Transforming growth factor-beta and breast cancer: Mammary gland development

Abstract

Transforming growth factor (TGF)-beta1 is a pluripotent cytokine that profoundly inhibits epithelial proliferation, induces apoptosis, and influences morphogenesis by mediating extracellular matrix deposition and remodeling. The physiologic roles of the action of TGF-beta in mammary gland, indeed in most tissues, are poorly understood. In order to understand the actions of TGF-beta, we need to take into account the complexity of its effects on different cell types and the influence of context on cellular responses. This task is further compounded by multiple mechanisms for regulating TGF-beta transcription, translation, and activity. One of the most significant factors that obscures the action of TGF-beta is that it is secreted as a stable latent complex, which consists of the 24-kDa cytokine and the 80-kDa dimer of its prepro region, called latency-associated peptide. Latency imposes a critical restraint on TGF-beta activity that is often overlooked. The extracellular process known as activation, in which TGF-beta is released from the latent complex, is emphasized in the present discussion of the role of TGF-beta in mammary gland development. Definition of the spatial and temporal patterns of latent TGF-beta activation in situ is essential for understanding the specific roles that TGF-beta plays during mammary gland development, proliferation, and morphogenesis.

Figure 1

Effects of transforming growth factor (TGF)-β in mammary gland. A variety of studies suggest that TGF-β contributes to morphogenesis, growth, and function in mouse mammary gland.

Figure 2

Transforming growth factor (TGF)-β production, secretion, and activation. Some elements of protein processing and post-translation modifications involved in the regulatory control of TGF-β are depicted. The TGF-β¹ gene encodes a 390 amino acid polypeptide that is cleaved into two polypeptides that form homodimers during protein processing: latency-associated peptide (LAP) and TGF-β. These homodimers are noncovalently associated to form the small latent TGF-β complex, which is secreted. Alternatively, this complex can be covalently linked by disulfide bonds to a latent TGF-β binding protein (LTBP) before secretion. LTBP provides means of anchoring latent TGF (LTGF)-β in the extracellular matrix (ECM), which may involve cross-linking by transglutaminase and which requires proteolytic processing to release LTGF-β before activation. Activation occurs extracellularly to release TGF-β at or near the cell surface so that it immediately binds to its receptors. TGF-β receptors I and II form a heterocomplex that signals via the SMAD signal transduction protein family.TGF-β receptor III, also known as betaglycan, is nonsignaling but may be involved in presenting TGF-β to its signaling receptors.

ASSIGNED TASK A:
Answer these questions from the text on TGF-beta:
(i) What is the size, in kDa, of the cytokine in the latent complex?
(ii) How many amino acids long is the polypeptide that the TGF-β1 gene encodes?
(iii) By what other name is TGF-β receptor III known?
ASSIGNED TASK B:
List every abbreviation that the text on TGF-beta introduces in parentheses, together with the term it stands for.
ASSIGNED TASK C:
Duplicate the part of the text on TGF-beta from "Effects of transforming" up to and including "mouse mammary gland.".

[Scene geometry reasoning data]
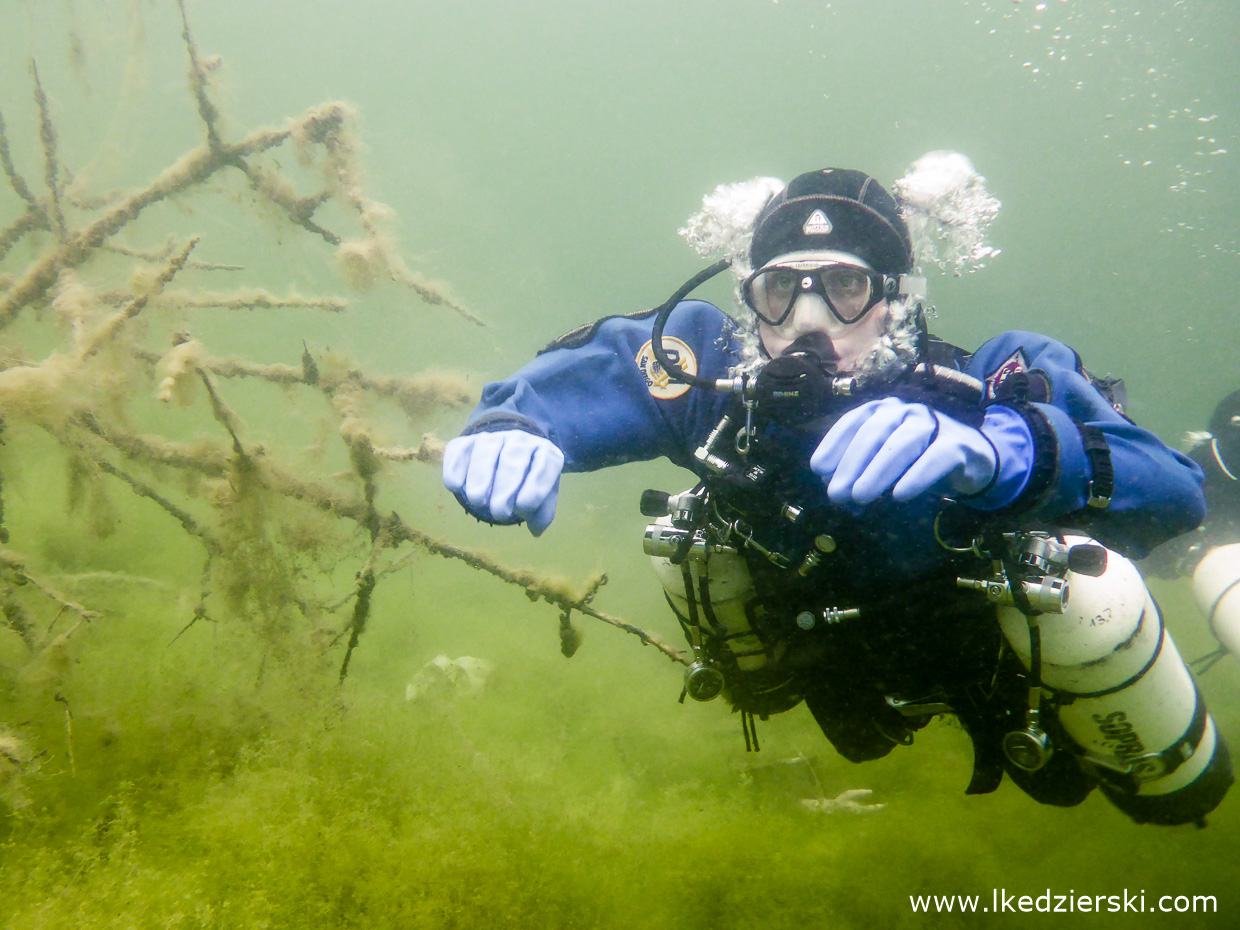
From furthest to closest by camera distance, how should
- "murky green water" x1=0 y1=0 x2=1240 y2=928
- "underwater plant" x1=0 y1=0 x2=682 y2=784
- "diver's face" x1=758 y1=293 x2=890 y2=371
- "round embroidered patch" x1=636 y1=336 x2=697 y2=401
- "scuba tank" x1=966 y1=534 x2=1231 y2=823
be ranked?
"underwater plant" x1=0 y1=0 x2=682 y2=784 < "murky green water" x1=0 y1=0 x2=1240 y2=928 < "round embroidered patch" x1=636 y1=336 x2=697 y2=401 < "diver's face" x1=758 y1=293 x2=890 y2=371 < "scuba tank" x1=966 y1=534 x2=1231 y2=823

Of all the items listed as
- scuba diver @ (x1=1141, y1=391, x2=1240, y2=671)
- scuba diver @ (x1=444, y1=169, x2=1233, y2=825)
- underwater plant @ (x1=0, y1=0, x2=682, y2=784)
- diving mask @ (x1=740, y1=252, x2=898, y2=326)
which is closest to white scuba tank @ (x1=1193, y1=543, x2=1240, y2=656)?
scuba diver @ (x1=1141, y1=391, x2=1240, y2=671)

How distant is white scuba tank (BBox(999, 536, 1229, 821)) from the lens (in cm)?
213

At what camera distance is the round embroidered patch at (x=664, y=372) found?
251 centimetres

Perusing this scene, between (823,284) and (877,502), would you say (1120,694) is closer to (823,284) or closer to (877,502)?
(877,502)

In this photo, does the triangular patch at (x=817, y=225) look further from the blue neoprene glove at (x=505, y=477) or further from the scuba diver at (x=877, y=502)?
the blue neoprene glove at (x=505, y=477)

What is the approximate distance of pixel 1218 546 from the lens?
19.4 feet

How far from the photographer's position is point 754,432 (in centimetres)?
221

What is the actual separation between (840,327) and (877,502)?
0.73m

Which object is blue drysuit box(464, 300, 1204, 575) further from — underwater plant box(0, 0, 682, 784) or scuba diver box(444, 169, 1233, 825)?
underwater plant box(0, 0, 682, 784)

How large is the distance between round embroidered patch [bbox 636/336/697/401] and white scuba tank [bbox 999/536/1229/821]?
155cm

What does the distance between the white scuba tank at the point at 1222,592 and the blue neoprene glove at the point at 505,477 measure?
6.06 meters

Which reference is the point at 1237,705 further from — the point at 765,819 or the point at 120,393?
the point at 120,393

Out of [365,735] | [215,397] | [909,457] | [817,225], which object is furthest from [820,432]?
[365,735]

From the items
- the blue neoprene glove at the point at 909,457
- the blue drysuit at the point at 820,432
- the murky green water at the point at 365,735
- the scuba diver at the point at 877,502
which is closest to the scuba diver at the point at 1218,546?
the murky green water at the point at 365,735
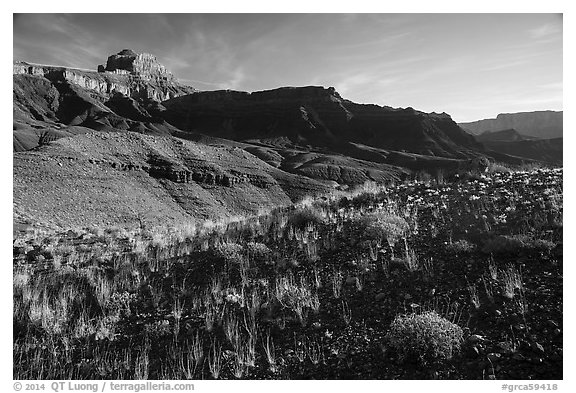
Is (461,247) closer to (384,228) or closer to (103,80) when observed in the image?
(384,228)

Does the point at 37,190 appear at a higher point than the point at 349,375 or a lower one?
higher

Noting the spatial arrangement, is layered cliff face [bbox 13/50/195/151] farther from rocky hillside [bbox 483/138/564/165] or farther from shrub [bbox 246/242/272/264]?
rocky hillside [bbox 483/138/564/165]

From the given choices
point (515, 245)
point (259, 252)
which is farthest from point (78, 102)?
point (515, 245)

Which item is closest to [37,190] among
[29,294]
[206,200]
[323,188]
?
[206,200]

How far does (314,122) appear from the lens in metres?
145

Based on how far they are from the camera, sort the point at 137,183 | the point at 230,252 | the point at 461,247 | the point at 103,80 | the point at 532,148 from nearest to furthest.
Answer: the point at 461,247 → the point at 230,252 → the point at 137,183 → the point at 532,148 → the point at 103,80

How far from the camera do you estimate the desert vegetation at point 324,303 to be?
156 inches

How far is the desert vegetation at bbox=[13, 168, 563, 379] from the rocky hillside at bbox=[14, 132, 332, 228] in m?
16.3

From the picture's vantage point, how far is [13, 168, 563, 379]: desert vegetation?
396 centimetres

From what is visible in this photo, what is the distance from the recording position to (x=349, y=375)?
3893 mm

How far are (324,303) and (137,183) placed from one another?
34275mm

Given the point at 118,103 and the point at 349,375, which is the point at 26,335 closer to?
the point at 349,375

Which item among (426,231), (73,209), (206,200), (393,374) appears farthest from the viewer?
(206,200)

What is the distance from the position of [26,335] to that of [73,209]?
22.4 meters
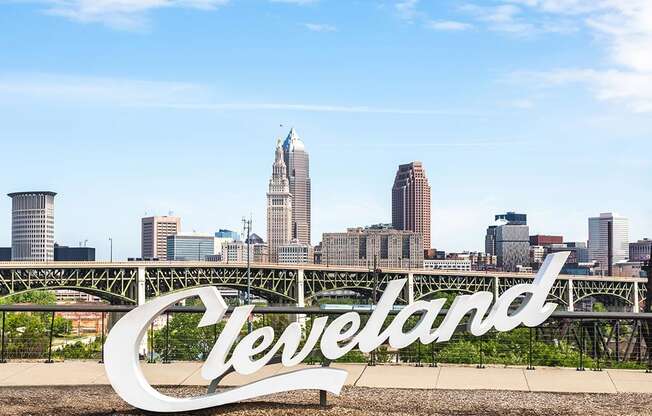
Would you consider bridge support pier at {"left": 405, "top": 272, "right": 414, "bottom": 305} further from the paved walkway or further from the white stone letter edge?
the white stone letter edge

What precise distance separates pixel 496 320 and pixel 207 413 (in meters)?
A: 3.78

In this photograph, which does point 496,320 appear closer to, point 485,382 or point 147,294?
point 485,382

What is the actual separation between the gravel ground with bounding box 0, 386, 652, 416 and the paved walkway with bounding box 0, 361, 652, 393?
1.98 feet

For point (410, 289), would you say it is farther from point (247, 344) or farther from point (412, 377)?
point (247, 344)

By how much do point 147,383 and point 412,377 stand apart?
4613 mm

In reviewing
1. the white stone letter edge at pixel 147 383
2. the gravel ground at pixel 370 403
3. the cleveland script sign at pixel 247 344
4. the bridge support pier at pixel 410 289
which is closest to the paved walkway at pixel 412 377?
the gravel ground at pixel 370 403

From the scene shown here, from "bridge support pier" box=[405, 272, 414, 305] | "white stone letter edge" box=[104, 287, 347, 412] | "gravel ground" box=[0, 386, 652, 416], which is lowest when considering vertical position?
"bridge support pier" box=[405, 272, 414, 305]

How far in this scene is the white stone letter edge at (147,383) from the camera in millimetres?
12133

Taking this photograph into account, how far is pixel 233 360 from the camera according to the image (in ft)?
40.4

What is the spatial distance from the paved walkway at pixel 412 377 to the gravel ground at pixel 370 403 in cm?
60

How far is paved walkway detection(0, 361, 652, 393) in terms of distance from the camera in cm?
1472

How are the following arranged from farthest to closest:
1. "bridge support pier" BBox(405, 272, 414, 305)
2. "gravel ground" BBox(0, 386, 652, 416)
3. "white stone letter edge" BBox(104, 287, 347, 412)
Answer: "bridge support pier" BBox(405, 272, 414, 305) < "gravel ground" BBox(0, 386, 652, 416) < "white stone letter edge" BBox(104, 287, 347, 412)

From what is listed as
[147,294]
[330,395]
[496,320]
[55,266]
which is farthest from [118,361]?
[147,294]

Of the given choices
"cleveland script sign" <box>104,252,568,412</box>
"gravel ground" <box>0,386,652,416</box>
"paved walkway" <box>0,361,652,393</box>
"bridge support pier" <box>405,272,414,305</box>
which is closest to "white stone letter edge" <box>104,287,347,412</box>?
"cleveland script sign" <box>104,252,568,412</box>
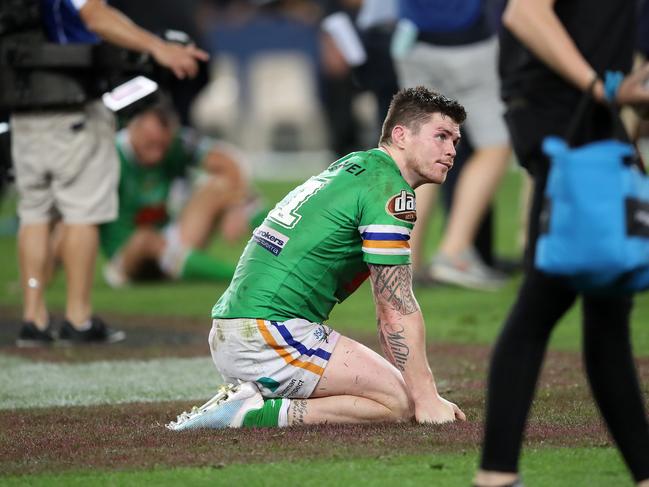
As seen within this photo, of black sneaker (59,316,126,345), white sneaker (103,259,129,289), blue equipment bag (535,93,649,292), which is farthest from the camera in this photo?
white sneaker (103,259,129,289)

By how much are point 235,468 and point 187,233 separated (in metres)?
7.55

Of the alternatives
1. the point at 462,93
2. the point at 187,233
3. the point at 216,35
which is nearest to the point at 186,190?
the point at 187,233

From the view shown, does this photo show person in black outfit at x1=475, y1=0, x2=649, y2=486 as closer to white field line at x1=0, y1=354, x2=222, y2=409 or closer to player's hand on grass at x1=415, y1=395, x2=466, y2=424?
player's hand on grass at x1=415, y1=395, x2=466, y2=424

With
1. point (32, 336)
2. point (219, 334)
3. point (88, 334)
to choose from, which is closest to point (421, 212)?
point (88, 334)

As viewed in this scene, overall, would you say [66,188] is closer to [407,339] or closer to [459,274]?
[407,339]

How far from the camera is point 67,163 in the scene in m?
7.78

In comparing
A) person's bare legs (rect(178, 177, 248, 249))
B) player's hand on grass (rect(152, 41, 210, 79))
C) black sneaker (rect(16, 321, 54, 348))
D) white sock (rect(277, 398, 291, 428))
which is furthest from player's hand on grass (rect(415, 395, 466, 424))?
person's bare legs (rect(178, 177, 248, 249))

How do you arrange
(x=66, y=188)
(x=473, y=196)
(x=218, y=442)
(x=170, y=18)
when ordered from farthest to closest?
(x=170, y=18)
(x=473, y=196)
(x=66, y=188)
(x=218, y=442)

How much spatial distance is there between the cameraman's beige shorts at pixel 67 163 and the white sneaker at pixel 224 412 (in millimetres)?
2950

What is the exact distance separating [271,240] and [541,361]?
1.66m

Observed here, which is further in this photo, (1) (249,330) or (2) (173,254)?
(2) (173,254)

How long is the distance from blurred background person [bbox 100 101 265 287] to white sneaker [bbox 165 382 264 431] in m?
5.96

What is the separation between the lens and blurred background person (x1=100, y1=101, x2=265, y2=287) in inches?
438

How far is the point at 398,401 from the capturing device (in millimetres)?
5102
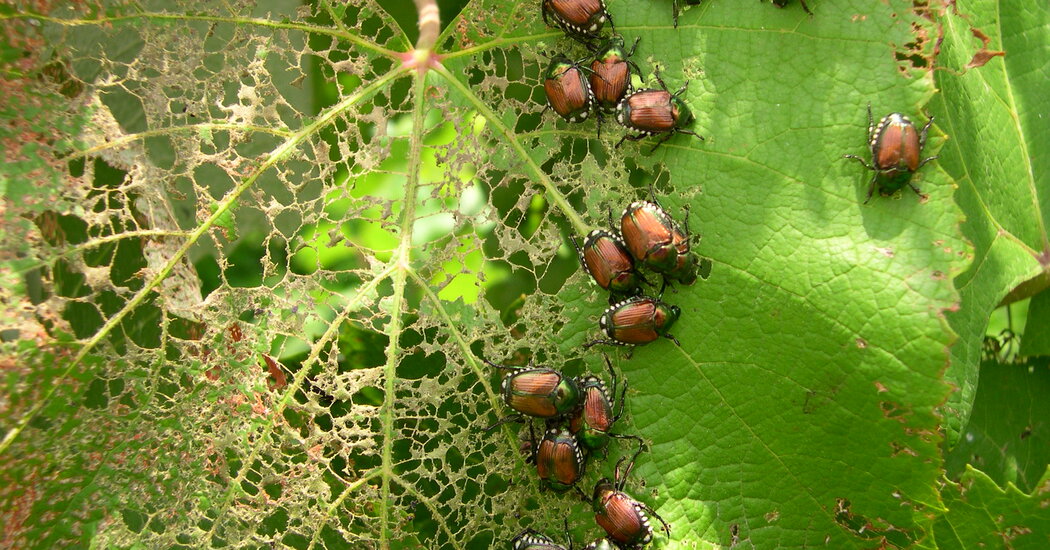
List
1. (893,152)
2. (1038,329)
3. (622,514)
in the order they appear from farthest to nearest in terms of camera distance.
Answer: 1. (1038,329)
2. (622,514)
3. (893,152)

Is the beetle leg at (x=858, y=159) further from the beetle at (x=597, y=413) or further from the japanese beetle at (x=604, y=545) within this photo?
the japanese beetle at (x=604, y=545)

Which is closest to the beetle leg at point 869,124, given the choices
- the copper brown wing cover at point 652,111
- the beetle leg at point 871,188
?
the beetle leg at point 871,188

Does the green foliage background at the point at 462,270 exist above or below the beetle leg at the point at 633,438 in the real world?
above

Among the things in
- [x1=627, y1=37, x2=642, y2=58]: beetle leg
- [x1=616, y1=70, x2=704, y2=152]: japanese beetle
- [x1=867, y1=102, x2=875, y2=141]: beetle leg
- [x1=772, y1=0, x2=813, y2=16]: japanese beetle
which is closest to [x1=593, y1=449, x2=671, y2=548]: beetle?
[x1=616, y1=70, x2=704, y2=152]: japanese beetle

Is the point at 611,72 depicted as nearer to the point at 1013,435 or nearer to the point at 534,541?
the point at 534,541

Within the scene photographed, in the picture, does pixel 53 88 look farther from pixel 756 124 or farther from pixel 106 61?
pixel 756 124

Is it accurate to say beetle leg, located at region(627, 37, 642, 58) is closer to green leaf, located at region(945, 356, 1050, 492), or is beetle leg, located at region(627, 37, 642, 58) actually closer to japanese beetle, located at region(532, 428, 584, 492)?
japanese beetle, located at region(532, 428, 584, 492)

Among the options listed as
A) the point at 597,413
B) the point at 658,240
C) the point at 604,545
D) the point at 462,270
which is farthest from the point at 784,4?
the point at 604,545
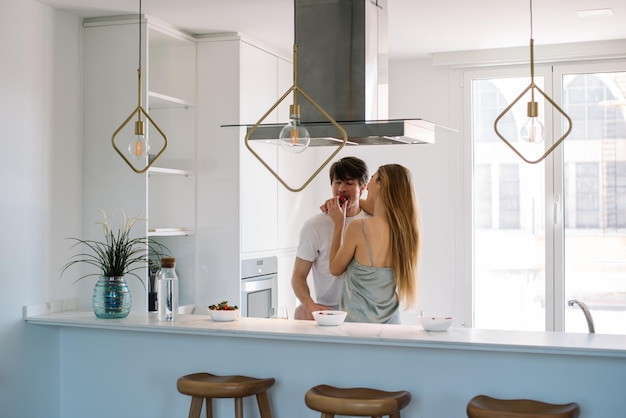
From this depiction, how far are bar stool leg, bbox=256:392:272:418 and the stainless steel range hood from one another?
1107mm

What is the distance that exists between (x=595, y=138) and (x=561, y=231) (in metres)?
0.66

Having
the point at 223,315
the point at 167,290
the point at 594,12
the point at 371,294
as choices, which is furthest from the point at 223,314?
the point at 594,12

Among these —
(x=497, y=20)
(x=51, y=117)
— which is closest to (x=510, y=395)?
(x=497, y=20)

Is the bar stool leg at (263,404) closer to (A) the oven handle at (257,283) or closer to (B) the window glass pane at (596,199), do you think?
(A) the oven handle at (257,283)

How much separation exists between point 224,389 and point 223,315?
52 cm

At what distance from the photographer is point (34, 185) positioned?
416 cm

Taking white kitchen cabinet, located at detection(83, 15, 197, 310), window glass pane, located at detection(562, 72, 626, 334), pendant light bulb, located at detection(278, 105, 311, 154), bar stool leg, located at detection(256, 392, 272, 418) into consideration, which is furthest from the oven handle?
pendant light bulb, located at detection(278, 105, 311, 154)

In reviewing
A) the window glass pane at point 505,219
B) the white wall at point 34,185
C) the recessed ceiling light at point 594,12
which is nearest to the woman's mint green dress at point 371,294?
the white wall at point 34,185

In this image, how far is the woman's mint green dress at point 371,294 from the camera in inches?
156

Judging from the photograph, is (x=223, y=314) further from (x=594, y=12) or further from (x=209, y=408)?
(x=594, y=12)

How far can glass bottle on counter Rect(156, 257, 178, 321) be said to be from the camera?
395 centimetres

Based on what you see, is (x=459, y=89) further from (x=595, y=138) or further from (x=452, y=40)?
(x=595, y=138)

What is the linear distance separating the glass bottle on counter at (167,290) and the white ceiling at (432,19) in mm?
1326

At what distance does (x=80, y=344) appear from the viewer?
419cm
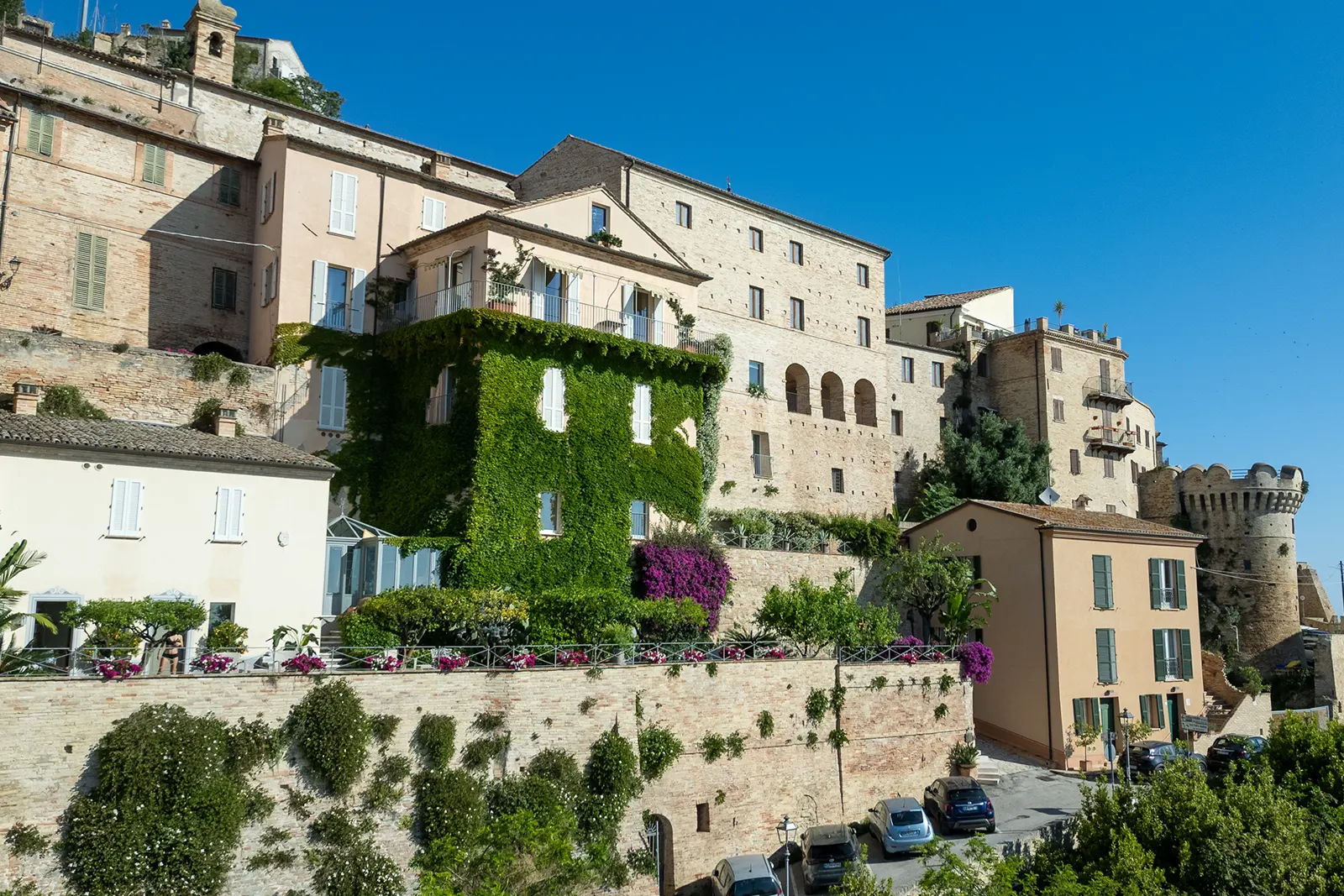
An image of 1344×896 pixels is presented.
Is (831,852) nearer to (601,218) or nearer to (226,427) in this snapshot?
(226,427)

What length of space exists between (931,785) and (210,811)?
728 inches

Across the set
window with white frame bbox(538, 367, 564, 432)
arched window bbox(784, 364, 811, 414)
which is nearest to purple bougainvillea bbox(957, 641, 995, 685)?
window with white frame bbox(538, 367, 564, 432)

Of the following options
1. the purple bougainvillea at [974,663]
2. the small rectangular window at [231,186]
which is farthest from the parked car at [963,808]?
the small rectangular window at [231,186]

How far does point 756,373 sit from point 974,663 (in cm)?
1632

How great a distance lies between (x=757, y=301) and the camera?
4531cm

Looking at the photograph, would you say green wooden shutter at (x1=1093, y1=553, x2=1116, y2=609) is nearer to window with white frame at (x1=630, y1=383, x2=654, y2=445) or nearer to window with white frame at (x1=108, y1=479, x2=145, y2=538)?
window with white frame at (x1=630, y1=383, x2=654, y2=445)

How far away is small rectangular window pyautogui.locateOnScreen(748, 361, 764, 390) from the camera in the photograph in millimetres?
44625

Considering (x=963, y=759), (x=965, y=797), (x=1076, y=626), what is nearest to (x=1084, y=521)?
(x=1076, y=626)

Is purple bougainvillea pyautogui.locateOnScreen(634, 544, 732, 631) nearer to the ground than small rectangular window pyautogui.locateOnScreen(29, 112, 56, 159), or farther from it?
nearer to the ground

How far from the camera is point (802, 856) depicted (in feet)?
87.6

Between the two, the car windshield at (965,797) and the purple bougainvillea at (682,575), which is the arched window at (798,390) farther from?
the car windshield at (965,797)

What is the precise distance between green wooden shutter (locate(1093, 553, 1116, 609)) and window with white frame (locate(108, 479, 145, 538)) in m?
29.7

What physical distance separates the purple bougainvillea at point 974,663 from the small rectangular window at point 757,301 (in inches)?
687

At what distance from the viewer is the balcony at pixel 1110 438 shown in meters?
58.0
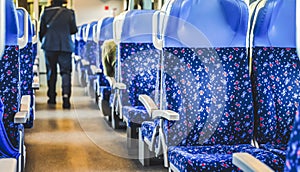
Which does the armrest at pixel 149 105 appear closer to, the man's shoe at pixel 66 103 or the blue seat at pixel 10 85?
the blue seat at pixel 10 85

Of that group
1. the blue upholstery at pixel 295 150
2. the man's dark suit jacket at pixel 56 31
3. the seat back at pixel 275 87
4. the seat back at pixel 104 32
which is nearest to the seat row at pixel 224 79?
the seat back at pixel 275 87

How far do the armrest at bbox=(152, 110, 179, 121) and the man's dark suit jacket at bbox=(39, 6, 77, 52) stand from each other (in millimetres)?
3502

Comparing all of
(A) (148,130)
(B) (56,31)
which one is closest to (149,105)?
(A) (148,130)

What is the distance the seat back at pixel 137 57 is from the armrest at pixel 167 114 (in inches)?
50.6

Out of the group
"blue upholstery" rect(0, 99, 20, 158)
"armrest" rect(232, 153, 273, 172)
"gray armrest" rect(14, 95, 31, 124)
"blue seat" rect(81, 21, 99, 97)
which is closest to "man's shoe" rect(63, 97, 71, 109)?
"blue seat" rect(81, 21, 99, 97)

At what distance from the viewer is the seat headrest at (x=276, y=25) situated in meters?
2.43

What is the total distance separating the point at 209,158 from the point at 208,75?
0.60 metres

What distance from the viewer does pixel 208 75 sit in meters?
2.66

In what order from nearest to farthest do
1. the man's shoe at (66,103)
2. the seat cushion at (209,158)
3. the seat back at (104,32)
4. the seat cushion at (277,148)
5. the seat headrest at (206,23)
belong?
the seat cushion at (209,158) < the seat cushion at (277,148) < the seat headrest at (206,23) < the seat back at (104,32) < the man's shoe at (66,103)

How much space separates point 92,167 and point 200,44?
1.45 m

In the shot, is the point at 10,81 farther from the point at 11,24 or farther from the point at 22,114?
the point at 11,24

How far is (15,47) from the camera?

EXPECTED OUTPUT A:
(i) 24 kDa
(ii) 390 amino acids
(iii) Betaglycan

EXPECTED OUTPUT B:
TGF: transforming growth factor
LAP: latency-associated peptide
LTBP: latent TGF-β binding protein
LTGF: latent TGF
ECM: extracellular matrix

EXPECTED OUTPUT C:
Effects of transforming growth factor (TGF)-β in mammary gland. A variety of studies suggest that TGF-β contributes to morphogenesis, growth, and function in mouse mammary gland.